• _Exercise instructions_
Count the lines in the listing below that contain the string "nearest", with case counting, and reply with only the number.

• _Data section_
● ● ● ● ●

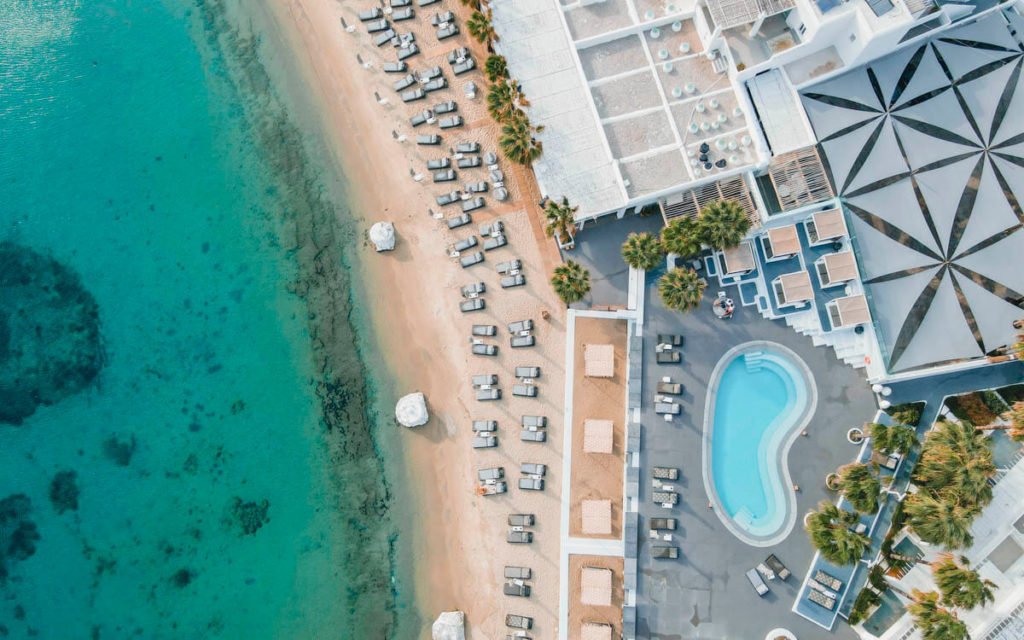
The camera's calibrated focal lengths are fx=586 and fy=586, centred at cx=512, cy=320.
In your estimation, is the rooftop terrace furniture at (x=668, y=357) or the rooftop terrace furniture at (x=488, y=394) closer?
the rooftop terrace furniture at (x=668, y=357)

● ● ● ● ●

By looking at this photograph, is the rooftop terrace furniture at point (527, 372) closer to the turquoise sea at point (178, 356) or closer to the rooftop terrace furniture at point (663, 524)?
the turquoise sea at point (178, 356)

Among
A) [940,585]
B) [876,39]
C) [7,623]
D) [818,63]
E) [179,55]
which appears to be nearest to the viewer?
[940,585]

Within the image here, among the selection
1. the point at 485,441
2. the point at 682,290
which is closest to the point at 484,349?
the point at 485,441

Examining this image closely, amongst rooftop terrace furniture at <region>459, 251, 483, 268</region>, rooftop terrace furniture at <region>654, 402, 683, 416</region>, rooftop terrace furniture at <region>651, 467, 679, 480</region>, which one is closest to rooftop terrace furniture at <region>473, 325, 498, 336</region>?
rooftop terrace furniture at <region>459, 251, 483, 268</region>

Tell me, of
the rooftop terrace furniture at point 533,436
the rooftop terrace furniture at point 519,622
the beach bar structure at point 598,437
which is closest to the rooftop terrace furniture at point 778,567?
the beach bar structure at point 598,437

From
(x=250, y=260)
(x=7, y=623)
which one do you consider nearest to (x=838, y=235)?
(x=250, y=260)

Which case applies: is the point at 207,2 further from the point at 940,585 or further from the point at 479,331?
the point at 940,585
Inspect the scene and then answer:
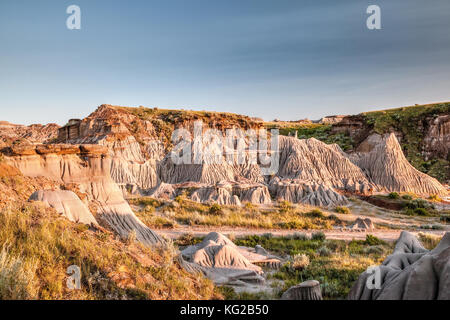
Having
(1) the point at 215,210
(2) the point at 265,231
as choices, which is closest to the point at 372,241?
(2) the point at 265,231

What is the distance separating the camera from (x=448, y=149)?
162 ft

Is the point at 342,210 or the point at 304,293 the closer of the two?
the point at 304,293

● ● ● ● ●

• _Exercise solution_
2